Monday, October 28, 2024

Programming Scripting Automation: Web Scraper For Image Downloader (Simple ImageScraper V.1.0.0)

Web scraper illustration

Hello everyone! Welcome to my blog. I hope you are all in good health. Today, I’m excited to introduce a new tool: an image downloader that offers flexible XPath configuration. This means you can easily adapt the program to work with different web pages.

While it’s a simple program, it has been incredibly helpful for me when I need to save a large number of images from the web. The automation is highly efficient, as it saves me the time of manually opening and saving each image. I can focus on other tasks while the program continues to crawl and download images.

Let me show you how it works—let's get started!

 

Program Design

Program design

For this simple program, I chose not to use the MVC design pattern. Instead, I kept it as a single file without any external modules to maintain simplicity and save time on the design process.

Here, you can see the storage class, which contains the default configuration and several methods.

Storage class


JSON Standard For XPath Values

The initial idea behind writing the code was simplicity. However, I realized that once I convert the program to binary, it will be impossible to change the XPath for different web pages.

XPath values stored in the xpath_config.json file

Using JSON allows for greater flexibility, making it easy to modify the XPath values to suit the HTML structure and elements of various web pages.
 
 

Using The requests_html Module As The Page Scraper

I can achieve the same result using Beautiful Soup (bs4) along with the etree class, but requests_html is simpler and works directly without the need for etree.

Implementation of requests_html in the Code


Progam Interface

As I mentioned earlier, I prefer a text-based interface because it is highly efficient. It allows programmers to focus solely on the code and the functionality of the program without getting distracted, ultimately saving time and effort.

Program interface


Debugging Time

I believe it took me just half a day to create this program, including research and related tasks. It didn't require much time because the program doesn't need validations, an MVC structure, or complex logic.
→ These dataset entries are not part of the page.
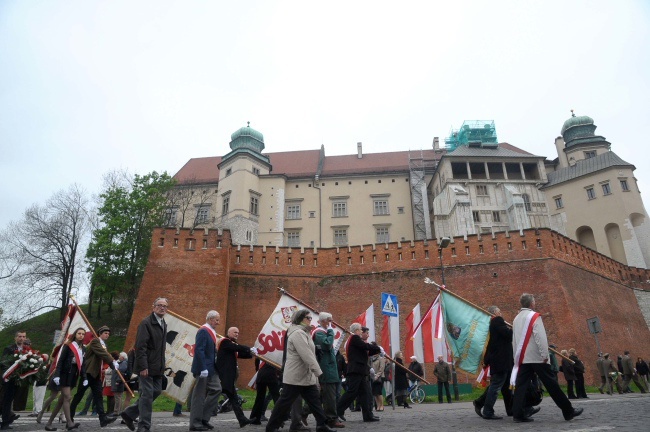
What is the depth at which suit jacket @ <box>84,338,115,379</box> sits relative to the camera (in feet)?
28.8

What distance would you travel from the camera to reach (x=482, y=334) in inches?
493

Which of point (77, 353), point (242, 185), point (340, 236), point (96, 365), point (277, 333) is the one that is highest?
point (242, 185)

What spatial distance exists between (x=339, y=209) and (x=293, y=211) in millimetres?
4967

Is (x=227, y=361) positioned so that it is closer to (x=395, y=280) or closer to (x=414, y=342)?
(x=414, y=342)

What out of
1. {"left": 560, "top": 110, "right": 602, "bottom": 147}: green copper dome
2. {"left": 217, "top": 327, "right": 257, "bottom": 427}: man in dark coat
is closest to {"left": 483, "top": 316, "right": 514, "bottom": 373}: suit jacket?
{"left": 217, "top": 327, "right": 257, "bottom": 427}: man in dark coat

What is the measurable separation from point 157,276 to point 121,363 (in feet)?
38.9

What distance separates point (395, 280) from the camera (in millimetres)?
26547

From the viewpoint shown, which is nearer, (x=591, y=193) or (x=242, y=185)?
(x=591, y=193)

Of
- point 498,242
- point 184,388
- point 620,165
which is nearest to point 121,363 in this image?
point 184,388

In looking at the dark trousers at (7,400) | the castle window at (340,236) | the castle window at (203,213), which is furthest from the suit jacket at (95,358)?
the castle window at (340,236)

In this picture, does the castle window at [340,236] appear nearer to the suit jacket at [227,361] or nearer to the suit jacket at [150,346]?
the suit jacket at [227,361]

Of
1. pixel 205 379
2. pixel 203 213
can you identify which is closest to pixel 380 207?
pixel 203 213

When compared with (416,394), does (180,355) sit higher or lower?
higher

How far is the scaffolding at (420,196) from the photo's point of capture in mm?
48375
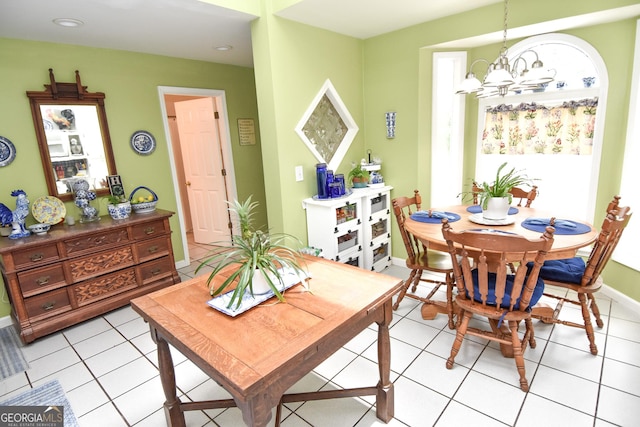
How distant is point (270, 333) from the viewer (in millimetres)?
1248

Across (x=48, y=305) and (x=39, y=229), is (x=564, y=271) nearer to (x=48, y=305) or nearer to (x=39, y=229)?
(x=48, y=305)

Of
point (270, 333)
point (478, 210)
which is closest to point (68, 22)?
point (270, 333)

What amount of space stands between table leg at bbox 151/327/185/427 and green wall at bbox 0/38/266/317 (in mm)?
2335

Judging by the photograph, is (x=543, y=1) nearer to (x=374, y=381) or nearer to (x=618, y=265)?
(x=618, y=265)

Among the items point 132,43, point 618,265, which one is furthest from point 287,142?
point 618,265

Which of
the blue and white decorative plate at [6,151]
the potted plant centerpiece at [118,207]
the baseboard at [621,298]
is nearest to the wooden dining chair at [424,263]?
the baseboard at [621,298]

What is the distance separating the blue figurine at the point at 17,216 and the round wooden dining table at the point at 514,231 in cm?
303

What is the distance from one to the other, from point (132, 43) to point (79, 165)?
1263 millimetres

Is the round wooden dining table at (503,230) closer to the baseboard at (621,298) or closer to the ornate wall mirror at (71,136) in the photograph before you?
the baseboard at (621,298)

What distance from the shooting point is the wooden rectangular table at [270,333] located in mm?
1090

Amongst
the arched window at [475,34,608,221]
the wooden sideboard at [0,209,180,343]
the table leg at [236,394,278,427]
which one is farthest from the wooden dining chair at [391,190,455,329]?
the wooden sideboard at [0,209,180,343]

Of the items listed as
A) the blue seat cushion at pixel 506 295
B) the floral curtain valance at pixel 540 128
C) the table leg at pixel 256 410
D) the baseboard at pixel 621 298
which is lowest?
the baseboard at pixel 621 298

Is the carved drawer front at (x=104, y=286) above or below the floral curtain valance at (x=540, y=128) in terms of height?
below

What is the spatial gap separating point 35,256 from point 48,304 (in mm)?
409
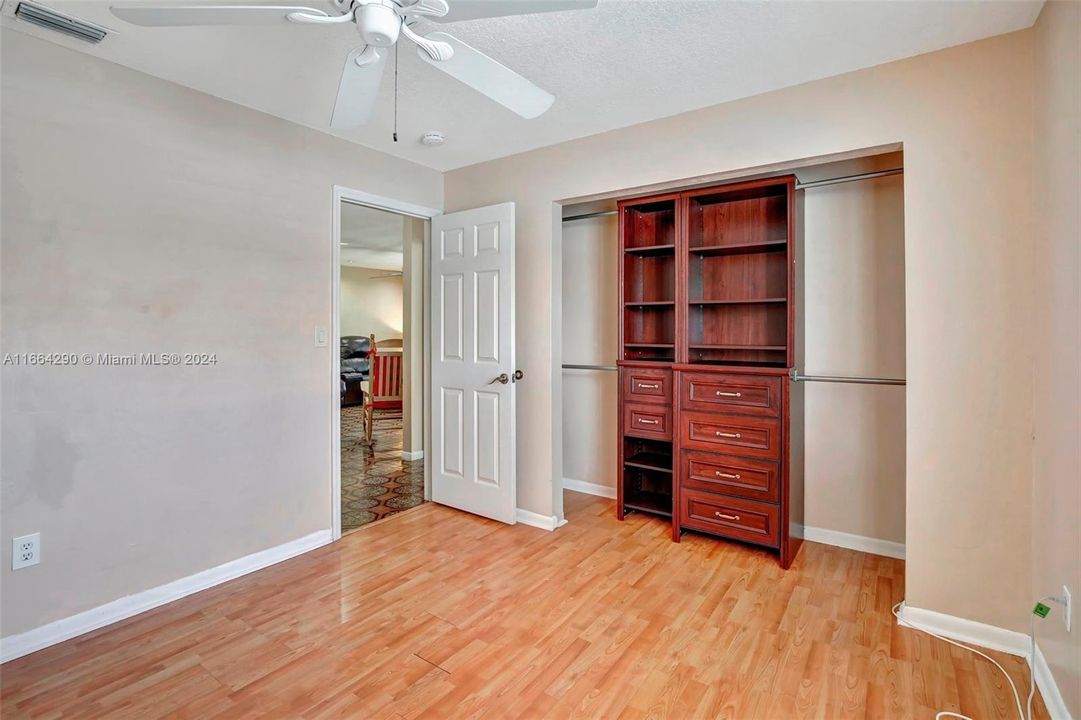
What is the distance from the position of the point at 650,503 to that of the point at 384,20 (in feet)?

For example I want to download all images from this post: https://myportfolioreview13.blogspot.com/2024/10/linux-os-hardening-your-ssh-server.html,

Download process

This is the process for automatically downloading images one by one. The results will be saved in the default location of the program.

The images are all downloaded


The Program Is Converted To Binary For Easy Distribution

By converting it to binary, I can use it on another VM or device without needing to install any additional modules, as all the necessary modules are already bundled with the binary program.

Program in binary format

You can watch the complete demo in the video below:


End...

That's all for now. I'm grateful for this opportunity to share with you. I hope to see you again soon. Good night!